The nausea continued to creep up my stomach as I raced to the bathrooms, and with one final image of blood running down the school stairway, my meager breakfast made a reappearance into the toilet.
After I vomited I stayed glued to the floor, my legs folded beneath me and my head against the sticky stall. Tears rolled down my face, acid burning my throat. I listened to the faint drip of the broken sink to make sure nobody else was there. Nothing else besides the leak.
Flushing the toilet with my shoe, I unlocked the stall and stumbled out. I rested my cheek on the paper towel dispenser, extremely fatigued, and stared at my close-up reflection.
My gray eyes were flecked with busted blood vessels, and they stared back at my pale face with an exhausted expression. They also looked a tad worried, like the eyes of a student expecting a bad mark on his test. Blonde hair clung to my forehead and attempted to stab those anxious eyes.
I looked awful, which wasn't a surprise.
The abrupt sound of the restroom door creaking open ripped through the silence, making me jump and even more paranoid.
"Carson?" A familiar voice - Lane, a quiet guy with quiet eyes asked, staying hidden behind the walls of the door. "Markowitz told me to check on you."
"Oh," I said blankly, emotionless. Then I tried to insert some normalcy in my tone. "Oh, yeah. I'm fine. I'm - it's cool."
There was a pause, the leaky sink said some words, then Lane said, "Okay. Well, hurry up," and left.
Once the door shut, I gathered myself together by splashing cold water on my face, then left.
The fever sweat remaining on my arms and back began to dry from the icy draft sifting through the walls. Somewhere in the distance, someone was hurrying back to class. I passed by many rooms where teachers were lecturing or students were yelling - the only sounds present in the whole school.
I made my way back to Markowitz's class, but once I reached the edge of his closed door, curiosity was tugging at me, and my interest was agreeing.
I passed his closed door, making a new route, to where the blood was.

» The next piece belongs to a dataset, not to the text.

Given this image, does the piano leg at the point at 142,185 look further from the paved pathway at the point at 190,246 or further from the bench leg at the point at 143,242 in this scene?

It was a mystery why I was attracted to the stairs, especially after the thought of the scene just made me hurl. My curiosity always did peek at the strangest times - like when a teacher is absent, or when I broke one of my mother's handmade vases - and each time it did, it's at weirder and weirder situations.
Blindly, trapped in my thoughts momentarily, I barely stopped myself from tripping over someone kneeling near the edge of the staircase.
"Hey!" the person snapped and stretched themselves out to reveal that new girl - Kaitlin, or something like that. Her fierce green eyes - blades of grass, chips of emerald - pierced into mine and made me cringe under her authoritative glare. She approached me as if she were going to interrogate me.
"Uh, hi," I mumbled, trying to shy away.
"What are you doing?"
I frowned at her contradiction. "Same as whatever you're doing."
She narrowed her eyes, scrutinizing me, and I took a pause to glance over her shoulder at the stairs; the floor was shining with fresh soap water.
I felt small under her intimidating stare.
"You better get to class, kids," one of the janitors announced, turning the corner and eyeing use with tired eyes, "before you get in to trouble."
Swallowing, I glanced hastily at that Kaitlin girl (she looked too vicious to be a Kaitlin, honestly). She was still staring at me with those venomous eyes.
"Uh," I stammered, thinking of words to say. "Yeah. Right. Thanks."
Shoving my hands in my pockets, I turnedon my heel and dashed away with my tail betwen my legs.